◆ **EXCERPTED DATA**
::::

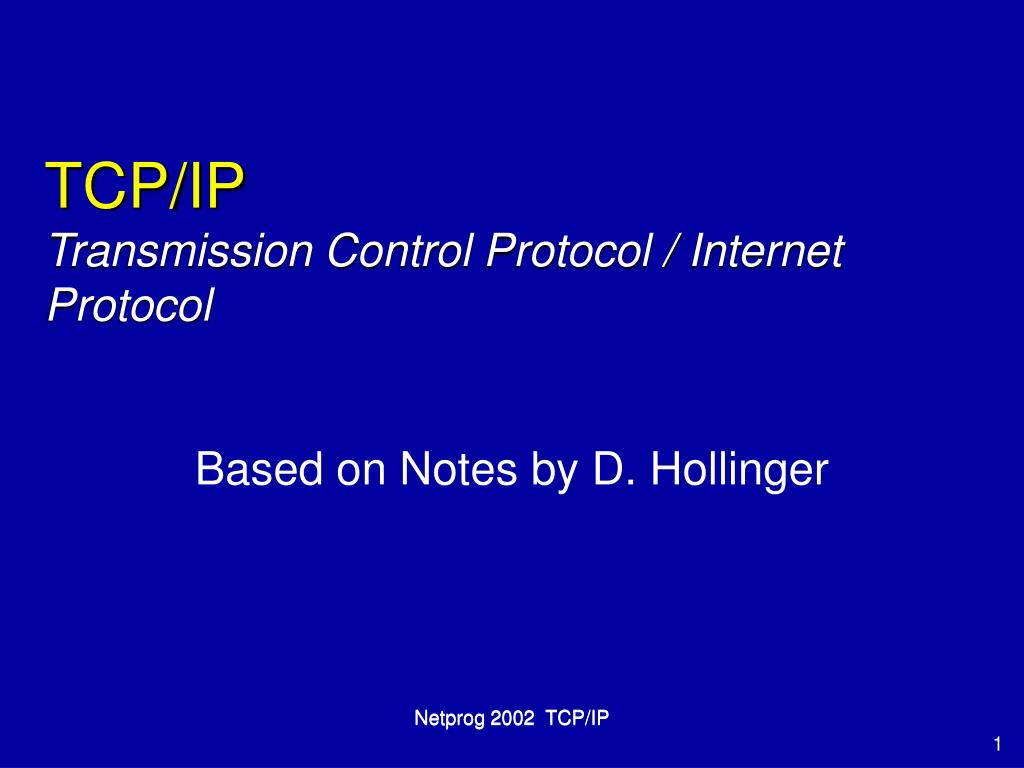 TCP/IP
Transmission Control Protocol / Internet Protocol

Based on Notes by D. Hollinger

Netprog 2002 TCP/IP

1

::::

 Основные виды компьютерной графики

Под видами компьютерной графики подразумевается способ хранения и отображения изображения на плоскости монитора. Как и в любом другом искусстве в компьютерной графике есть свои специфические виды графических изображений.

::::

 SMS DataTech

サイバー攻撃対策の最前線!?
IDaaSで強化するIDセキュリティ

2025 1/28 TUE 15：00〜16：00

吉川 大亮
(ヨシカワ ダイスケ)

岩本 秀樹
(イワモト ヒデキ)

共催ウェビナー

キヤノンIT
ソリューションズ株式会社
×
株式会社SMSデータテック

::::

Proceeding from the line containing "(ヨシカワ ダイスケ)" through the line containing "株式会社SMSデータテック", transcribe the lines above exactly, both end lines included.

◆ **RESPONSE TO THE EXERCISE**
(ヨシカワ ダイスケ)

岩本 秀樹
(イワモト ヒデキ)

共催ウェビナー

キヤノンIT
ソリューションズ株式会社
×
株式会社SMSデータテック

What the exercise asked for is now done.